___ Record extracts
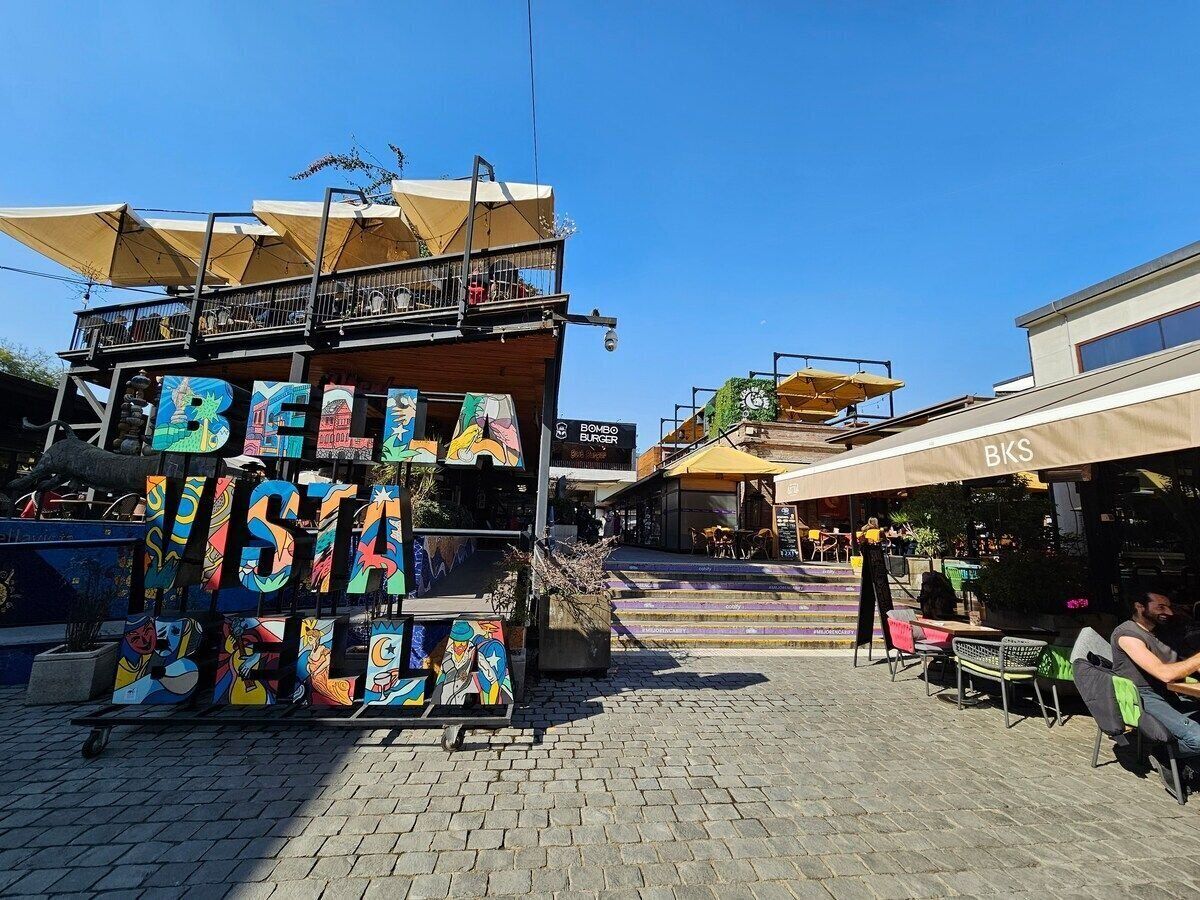 Un espacio exterior con mesas y sillas, un cartel con 'BKS' y obras de arte coloridas sobre un soporte.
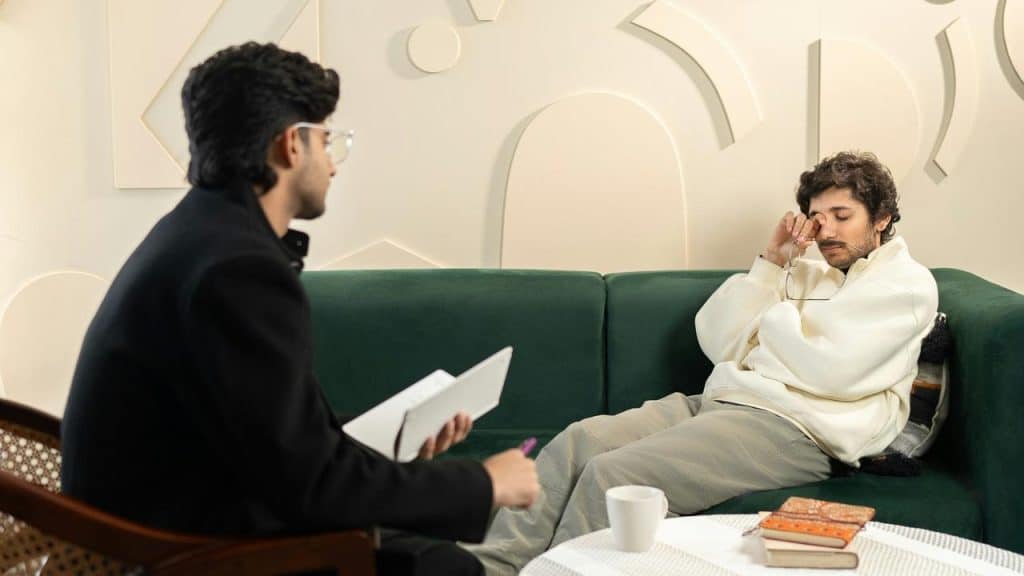 A person rubbing their eyes on a couch opposite someone taking notes.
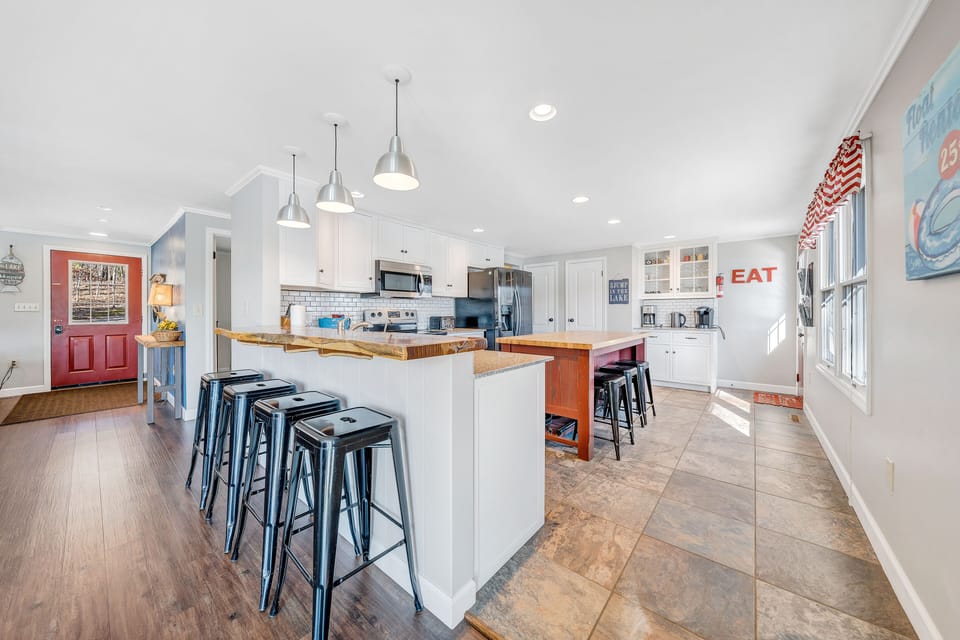 Spacious kitchen, granite countertops, and top quality appliances.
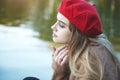 Sad young girl sitting on the pier, thoughtful, lonely Royalty Free Stock Photo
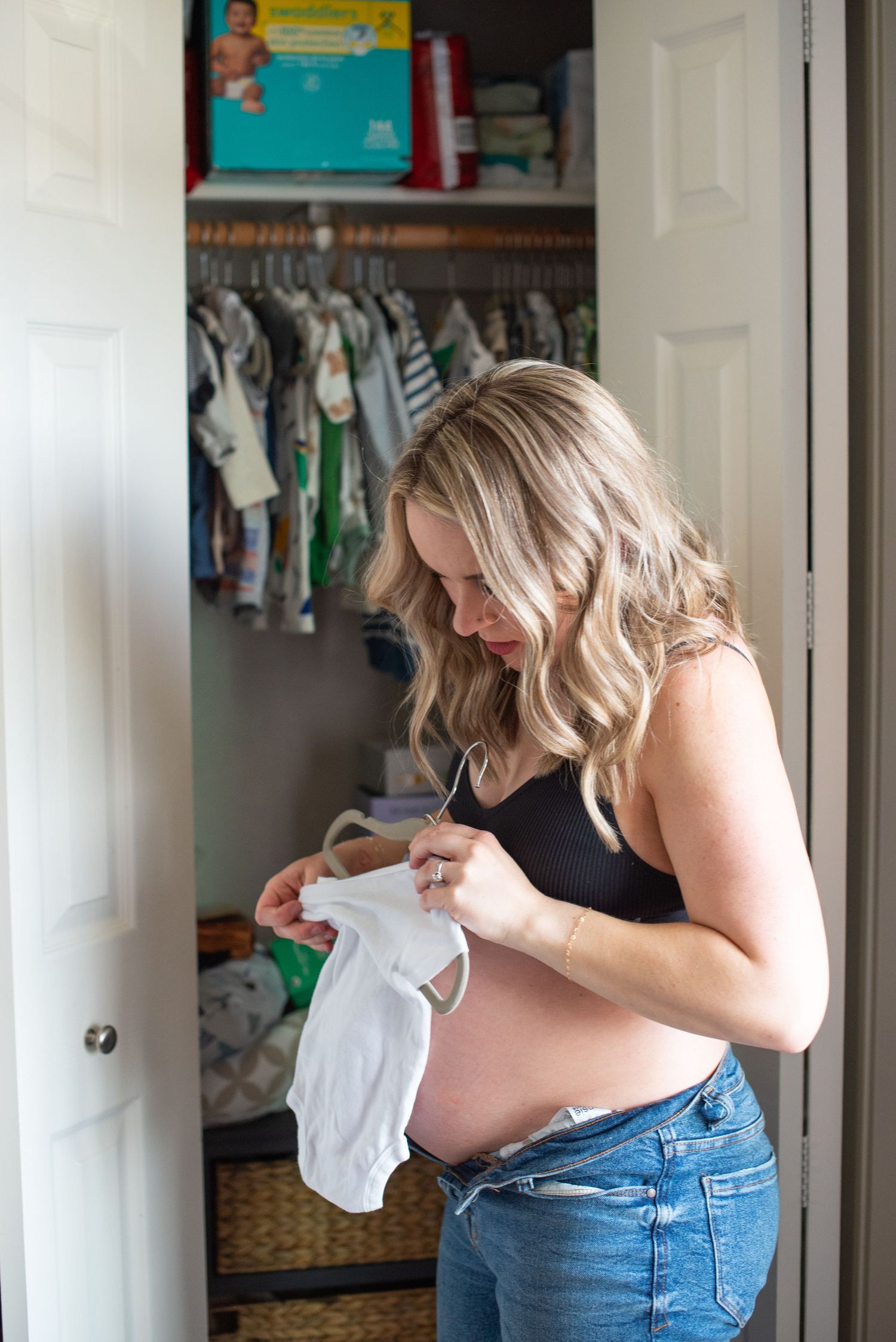 A pregnant woman in jeans and black top looks through baby clothes in a closet. Located in Salem, OR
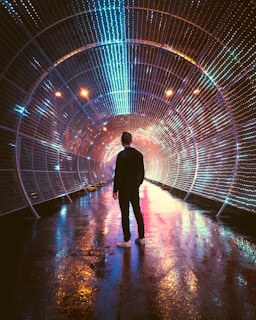 A man standing in a tunnel of lights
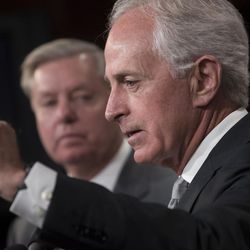 Senate Foreign Relations Committee Chairman Sen. Bob Corker, R-Tenn., accompanied by Sen. Lindsey Graham, R-S.C., speaks with reporters on Capitol Hill in Washington, Thursday, Aug. 3, 2017, after his panel approved the "Taylor Force Act," which suspends U.S. financial aid to the Palestinian Authority until it stops rewarding Palestinians who kill American and Israeli citizens. 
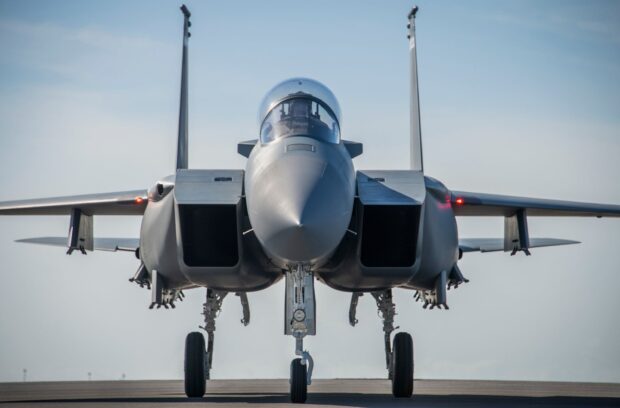 A jet fighter stands on the runway ready for takeoff under clear sky, HD Desktop Wallpaper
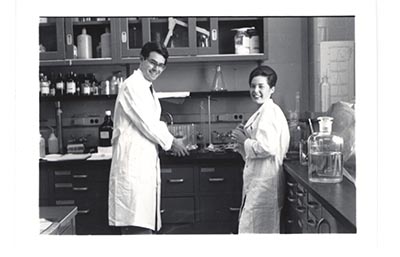a man and woman standing in a lab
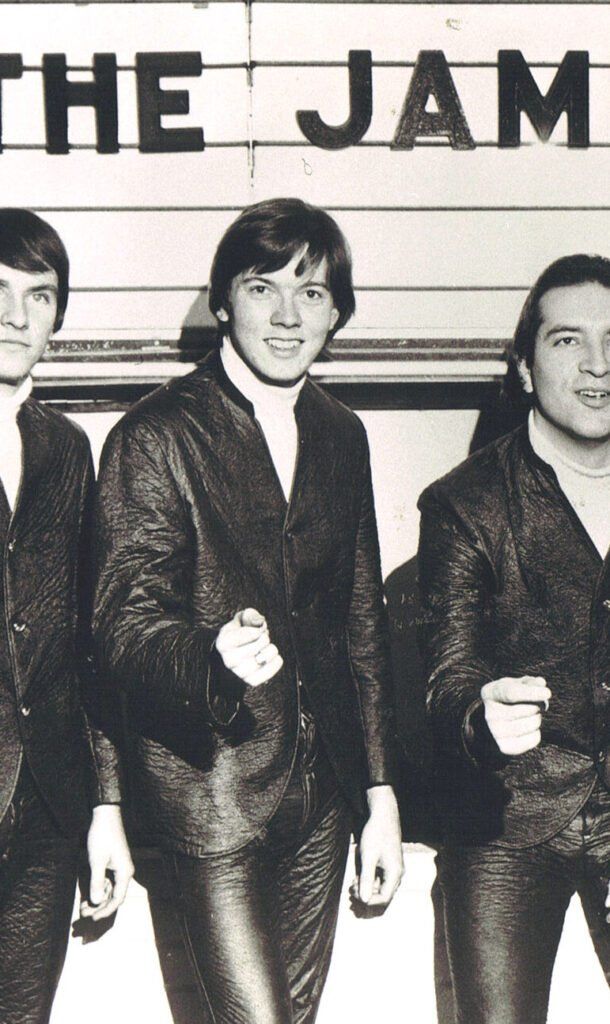 The Jam, a British band, posing outdoors. Three men in suits.
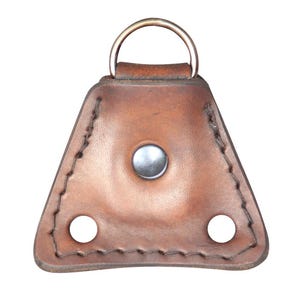 May include: A triangular brown leather accessory featuring a central silver-toned metal snap button, two circular cutouts at the bottom corners, and a silver-toned D-ring attached to the top edge with visible dark stitching along the perimeter.
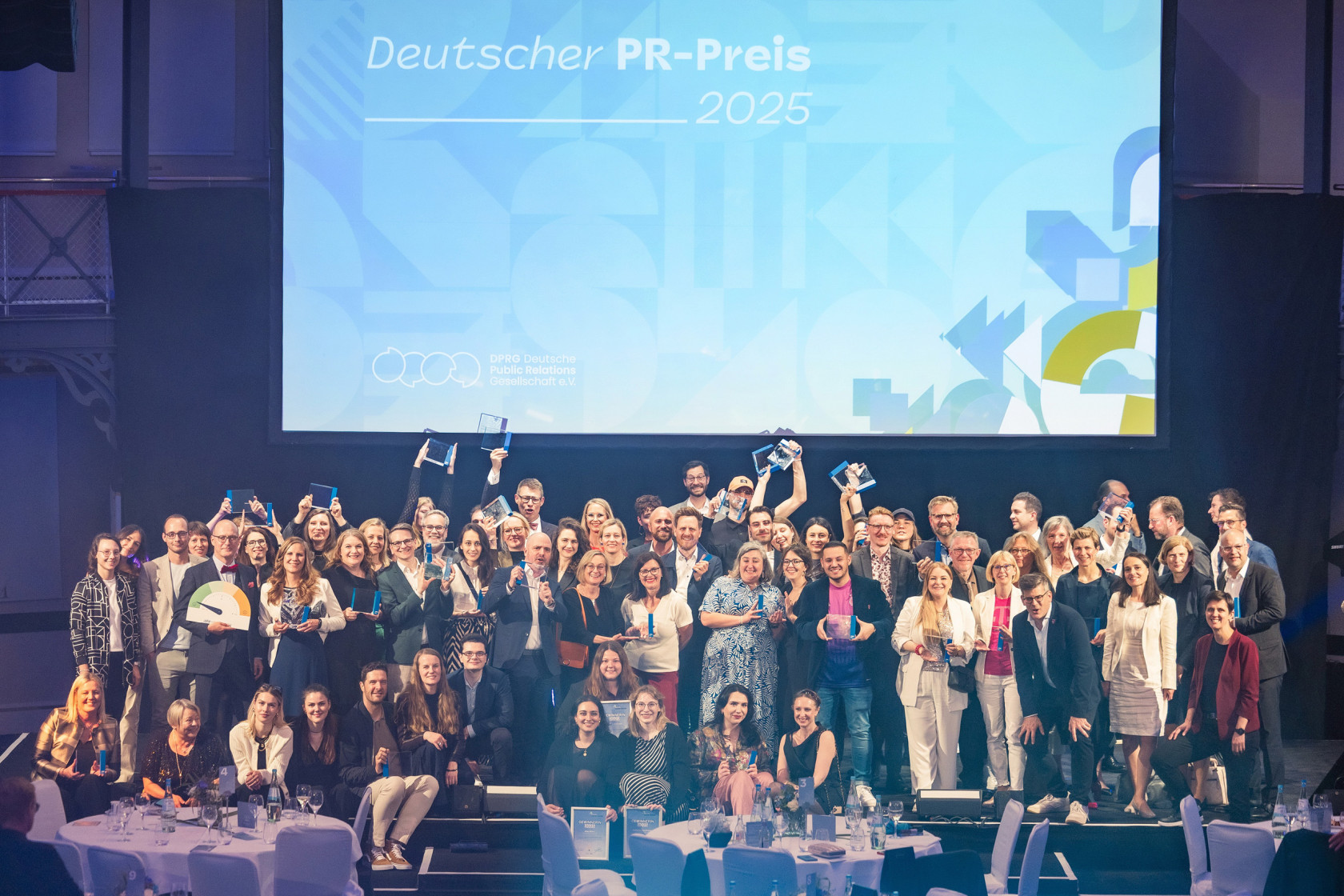 Eine größere Gruppe gut gelaunter Menschen auf einer Bühne, im Hintergrund die große Projektion "Deutscher PR-Preis".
______
Look above and copy only the lines from the one holding "A pregnant woman" to the one holding "Senate Foreign Relations", both included, exactly, minus the pictures.

 A pregnant woman in jeans and black top looks through baby clothes in a closet. Located in Salem, OR
 A man standing in a tunnel of lights
 Senate Foreign Relations Committee Chairman Sen. Bob Corker, R-Tenn., accompanied by Sen. Lindsey Graham, R-S.C., speaks with reporters on Capitol Hill in Washington, Thursday, Aug. 3, 2017, after his panel approved the "Taylor Force Act," which suspends U.S. financial aid to the Palestinian Authority until it stops rewarding Palestinians who kill American and Israeli citizens. 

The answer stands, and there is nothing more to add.